Armeniens Regierungschef Nikol Paschinjan. Bild: sda

Türkei

Auch die Türkei äusserte sich zu der Vereinbarung. Sie begrüsse die Übereinkunft der beiden Regionen. Aussenminister Mevlüt Cavusoglu schrieb am Dienstag auf Twitter, der Verbündete Aserbaidschan habe einen wichtigen Gewinn auf dem Feld und am Verhandlungstisch erzielt. «Ich gratuliere von Herzen zu diesem freudigen Erfolg.» Man werde den aserbaidschanischen «Geschwistern» weiter zur Seite stehen.

Wie reagierte die Bevölkerung?

In der Krisenregion selbst blieb es am Dienstagmorgen zunächst ruhig. Weder das armenische Verteidigungsministerium noch das von Aserbaidschan meldeten Gefechte um die bergige Region. Noch am Vortag hatten die Behörden von Berg-Karabach den Verlust der strategisch wichtigen Stadt Schuscha eingeräumt. Zudem war ein russischer Militärhubschrauber von Aserbaidschan abgeschossen worden.

Szenen aus dem Regierungsgebäude:

In der armenischen Hauptstadt Eriwan kam es zu Ausschreitungen.

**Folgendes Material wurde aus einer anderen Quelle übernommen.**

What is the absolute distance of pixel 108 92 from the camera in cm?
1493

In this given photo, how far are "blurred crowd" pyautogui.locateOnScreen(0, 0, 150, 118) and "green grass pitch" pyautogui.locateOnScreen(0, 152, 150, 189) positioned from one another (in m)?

Die Lage war unübersichtlich. Demonstranten besetzten das Parlament und das Regierungsgebäude, wie Videos in sozialen Netzwerken zeigten, die zuvor in Ausschnitten im armenischen Fernsehen zu sehen waren. Demonstranten hätten Möbel, Türen und Fenster zerschlagen.

Tausende Menschen hielten sich nach Angaben von Beobachtern vor dem Regierungssitz auf. Sie beschimpften den Ministerpräsidenten als Verräter. «Wir werden das Land nicht aufgeben», riefen sie. Die Polizei sei zunächst nicht eingeschritten.

Zunächst war unklar, wo sich Paschinjan aufhielt. In einer bei Facebook verbreiteten Erklärung kritisierte er die Demonstranten. Auf Videos war zudem zu sehen, wie Menschen den Parlamentschef aus seinem Dienstwagen zerrten und ihn schlugen. Sie hätten so Auskunft über den Aufenthalt von Paschinjan erzwingen wollen.